§ What is required: In the essay on George Washington below, which two men does it say should rank with him near the top of a list of famous liberals?

We Hold These Truths
As Mankind become more liberal, they will be more apt to allow that all those who conduct themselves as worthy members of the community are equally entitled to the protections of civil government. I hope ever to see America among the foremost nations in examples of justice and liberality.
George Washington
Scholars seek to separate the man from the myth, but at one level the myth matters more. Truth-teller; citizen-soldier; reluctant leader who esteemed his country's needs above his own; devoted husband; teacher of children; square-jawed; independent-minded; gentle-hearted; unutterably wise; and possessed of a generous spirit: George Washington stands together with our flag, Liberty Bell, Statue of Liberty, and Declaration of Independence as one of this nation's most evocative and inspirational icons.
The story of a boy holding an axe next to a fallen cherry tree while confessing to his father "I cannot tell a lie" has surely inspired as much youthful truth-telling as any in our national canon. That he was a far better president than general (in sharp contrast to Ulysses S. Grant and Dwight David Eisenhower) subtracts nothing from the stirring image of a wind-blown hero standing in a tiny boat spiriting his men across the Delaware. Nor should we care that his classic jaw resulted from a
bad set of wooden false teeth, or even that his fidelity to Martha may well have been exaggerated.
On the other hand, given the power we invest in his image, it does matter that Washington's beliefs not be misrepresented. Anyone who cashes in on "the father of our country" to advance narrow, sectarian values desecrates his memory and our history. The truth is that George Washington, together with Thomas Jefferson and James Madison, should rank near the top of anybody's list of famous liberals.

§ Entries provided:
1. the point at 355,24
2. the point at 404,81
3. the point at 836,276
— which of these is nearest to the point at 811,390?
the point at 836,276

§ Solution for this exercise: Thomas Jefferson and James Madison